The Federal Reserve’s No. 2 person, a close ally of Chairman Ben S. Bernanke during the institution’s crucial response to the financial crisis, will step down as vice chairman when his term expires in June.
Donald L. Kohn’s departure, announced Monday by the Fed, could leave a third opening on the central bank’s seven-member board in Washington. Two seats are vacant now. The last time the Fed’s board was down to four members was in 1942.
That size wouldn’t limit the Fed’s ability to make decisions, but it would give President Obama the opportunity to appoint a majority of the Fed board members. Obama previously named Bernanke to a second four-year term, and the Senate confirmed him in January after a contentious hearing.
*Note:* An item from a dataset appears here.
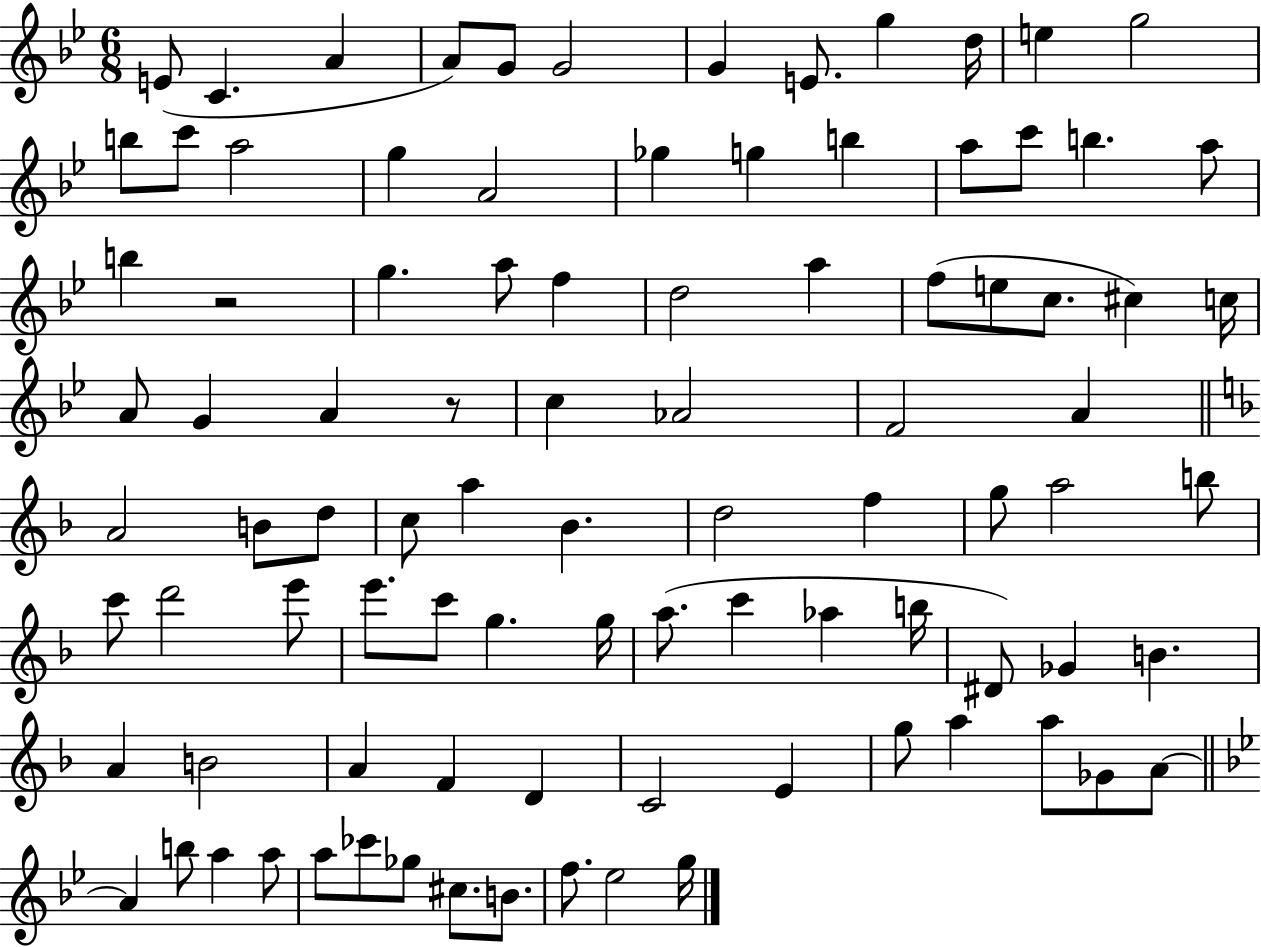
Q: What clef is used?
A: treble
With the departure of the 67-year-old Kohn, Bernanke will lose a knowledgeable Fed veteran and close advisor at a delicate time: Monetary policymakers are trying to balance the immediate demands of supporting the nascent economic recovery with the longer-term need to prevent inflation.
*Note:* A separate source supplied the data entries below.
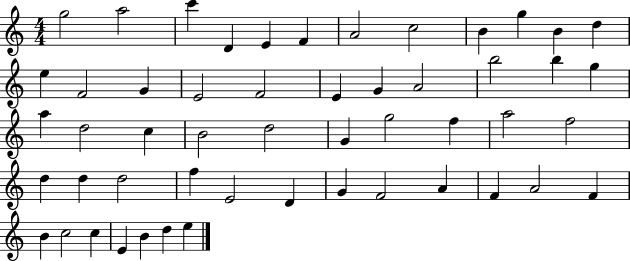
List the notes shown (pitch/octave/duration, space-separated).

G5/h A5/h C6/q D4/q E4/q F4/q A4/h C5/h B4/q G5/q B4/q D5/q E5/q F4/h G4/q E4/h F4/h E4/q G4/q A4/h B5/h B5/q G5/q A5/q D5/h C5/q B4/h D5/h G4/q G5/h F5/q A5/h F5/h D5/q D5/q D5/h F5/q E4/h D4/q G4/q F4/h A4/q F4/q A4/h F4/q B4/q C5/h C5/q E4/q B4/q D5/q E5/q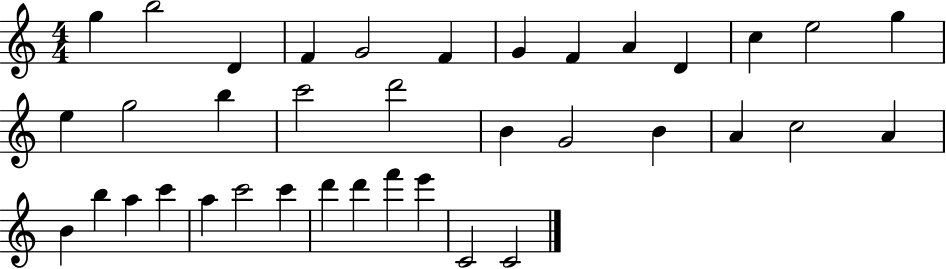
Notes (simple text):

G5/q B5/h D4/q F4/q G4/h F4/q G4/q F4/q A4/q D4/q C5/q E5/h G5/q E5/q G5/h B5/q C6/h D6/h B4/q G4/h B4/q A4/q C5/h A4/q B4/q B5/q A5/q C6/q A5/q C6/h C6/q D6/q D6/q F6/q E6/q C4/h C4/h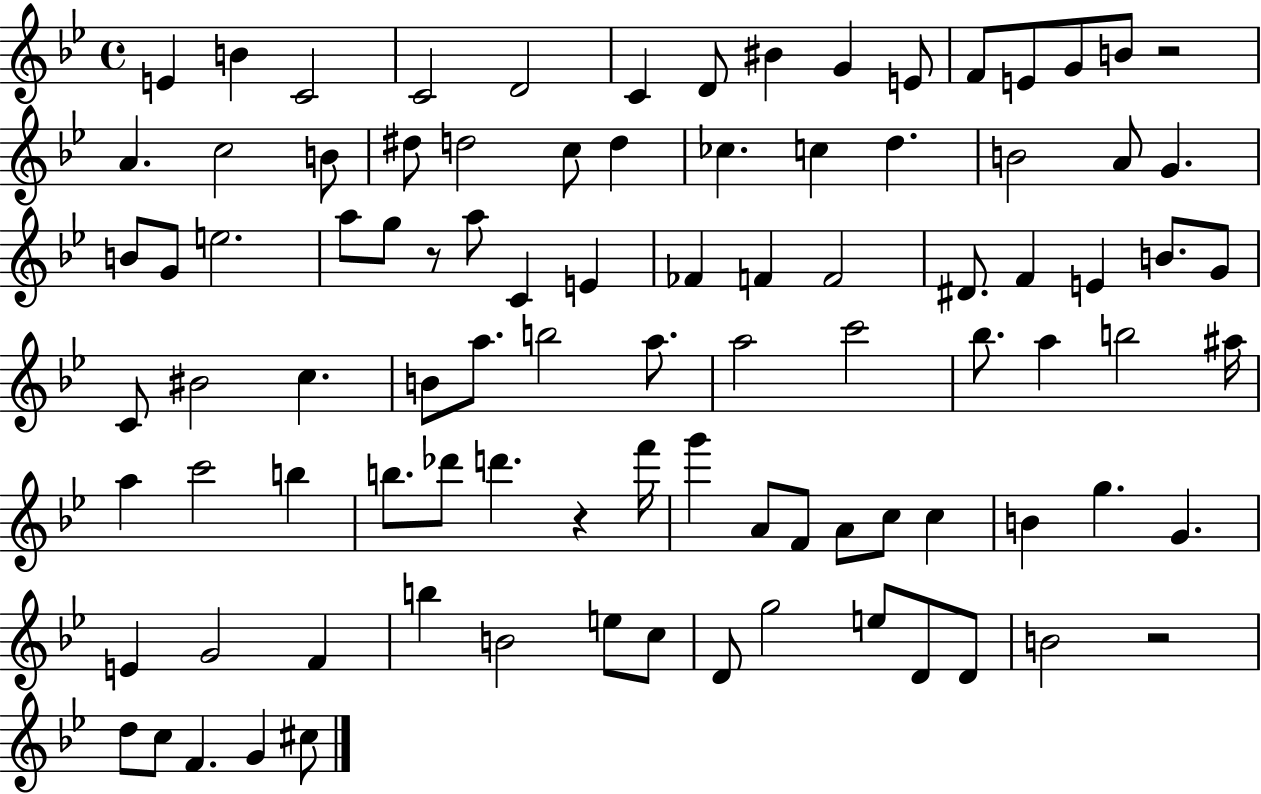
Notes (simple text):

E4/q B4/q C4/h C4/h D4/h C4/q D4/e BIS4/q G4/q E4/e F4/e E4/e G4/e B4/e R/h A4/q. C5/h B4/e D#5/e D5/h C5/e D5/q CES5/q. C5/q D5/q. B4/h A4/e G4/q. B4/e G4/e E5/h. A5/e G5/e R/e A5/e C4/q E4/q FES4/q F4/q F4/h D#4/e. F4/q E4/q B4/e. G4/e C4/e BIS4/h C5/q. B4/e A5/e. B5/h A5/e. A5/h C6/h Bb5/e. A5/q B5/h A#5/s A5/q C6/h B5/q B5/e. Db6/e D6/q. R/q F6/s G6/q A4/e F4/e A4/e C5/e C5/q B4/q G5/q. G4/q. E4/q G4/h F4/q B5/q B4/h E5/e C5/e D4/e G5/h E5/e D4/e D4/e B4/h R/h D5/e C5/e F4/q. G4/q C#5/e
The last few years have been among the most tumultuous in decades for the Fed, as it has come under withering criticism from lawmakers and many others who blamed the central bank for failing to curb excessive risk-taking by big financial firms and then engineering bailouts for them and making other emergency moves to prop up the economy.
Analysts said they didn’t expect Kohn’s departure to have a significant effect on Fed policies or on Bernanke’s control of the monetary policymaking committee, which has exhibited some dissension over when to raise interest rates that for more than a year have been near zero.
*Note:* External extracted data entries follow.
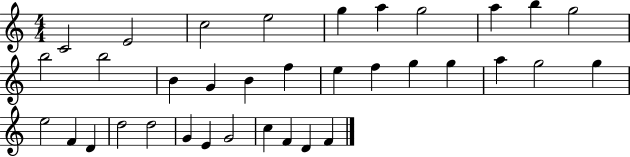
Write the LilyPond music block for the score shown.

{
  \clef treble
  \numericTimeSignature
  \time 4/4
  \key c \major
  c'2 e'2 | c''2 e''2 | g''4 a''4 g''2 | a''4 b''4 g''2 | \break b''2 b''2 | b'4 g'4 b'4 f''4 | e''4 f''4 g''4 g''4 | a''4 g''2 g''4 | \break e''2 f'4 d'4 | d''2 d''2 | g'4 e'4 g'2 | c''4 f'4 d'4 f'4 | \break \bar "|."
}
“Kohn’s resignation doesn’t alter the forecast for the Fed to keep interest rates unchanged until late this year or early next,” analyst Ryan Sweet of Moody’s Economy.com said in a note. “The balance of power on the Fed favors the inflation doves, although rifts have become increasingly visible as the trade-off between growth and inflation is more keenly felt.”
In a statement, Bernanke said Kohn “brought his deep knowledge, experience and wisdom to bear in helping to coordinate the Federal Reserve’s response to the economic and financial crisis.”
Bernanke said Kohn helped lead the stress tests of big banking companies and directed the Fed’s efforts to increase the transparency of the central bank, among other things.
“He will be greatly missed,” the Fed chairman said.
Kohn was appointed by President George W. Bush to the Fed board of governors in August 2002. He was sworn in for a four-year term as the Fed’s vice chairman in June 2006. He could have elected to stay on as a board member for an additional six years.
In a letter to Obama stating his intention to resign, Kohn didn’t say why he planned to do so at this time but noted that the last several years have tested the ability and dedication of the Fed to maintain financial and economic stability.
“I am confident that history will judge the Federal Reserve, under the leadership of Chairman Ben Bernanke, to have met these challenges with great speed, imagination and effectiveness,” he said in the letter dated Monday.
Lyle Gramley, a former Fed governor, said he wasn’t surprised by Kohn’s decision to retire after 40 years at the Fed.
“He can use the opportunity to regain his financial position,” said Gramley, now a senior economic advisor at the Potomac Research Group in Washington. “It’s an enormous sacrifice for someone as talented as Don Kohn to stay on as long as he has.”
The salary of the vice chairman and other Fed board members was set by law at $179,700 for this year. The chairman’s salary this year is $199,700.
Kohn, who has a doctoral degree in economics from the University of Michigan, joined the Fed in 1970 as a financial economist at the Federal Reserve Bank of Kansas City. Since then, he has held a number of posts, including secretary of the Fed’s interest rate-setting Open Market Committee from 1987 to 2002.